Qualys - Raleigh, NC
posted 3 months ago
As a Site Reliability Engineer for the Cloud Platform, you will play a crucial role in the full lifecycle development of cloud platform services. This includes everything from inception and design to deployment, operation, and continuous improvement of these services. Your work will be performed in FedRAMP environments, which necessitates that you are a U.S. Person, including U.S. citizens, nationals, lawful permanent residents, asylees, or refugees. You may also be required to perform work that is restricted to U.S. citizens on U.S. soil. In this position, you will focus on increasing the effectiveness, reliability, and performance of cloud platform technologies. This will involve identifying and measuring key performance indicators, making automated changes to production systems, and evaluating the results of those changes. You will support the cloud platform team by engaging in system design, capacity planning, and automation of key deployments. Additionally, you will help build a strategy for production monitoring and alerting, and participate in the testing and verification processes.
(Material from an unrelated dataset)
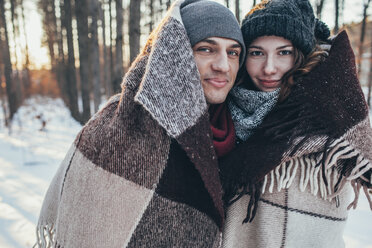 Portrait of smiling couple wrapped in blanket while standing on snow covered field - FSIF01849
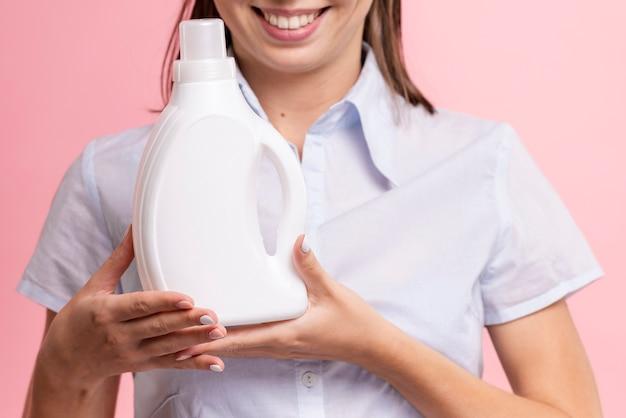 Nahaufnahmesmileyfrau, die reinigungsmittelflasche hält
Your responsibilities will also include ensuring that cloud platform technologies are properly maintained by monitoring availability, latency, performance, and overall system health. You will advise the cloud platform team on improving system reliability and scaling based on demand. As part of the development process, you will support new features, services, and releases, taking ownership of the cloud platform technologies. You will develop tools and automate processes for large-scale provisioning and deployment of these technologies. Participation in an on-call rotation is expected, where you will lead incident response efforts and contribute to writing detailed postmortem analysis reports that are candid and constructive. You will also propose improvements and drive efficiencies in systems and processes related to capacity planning, configuration management, scaling services, performance tuning, monitoring, alerting, and root cause analysis.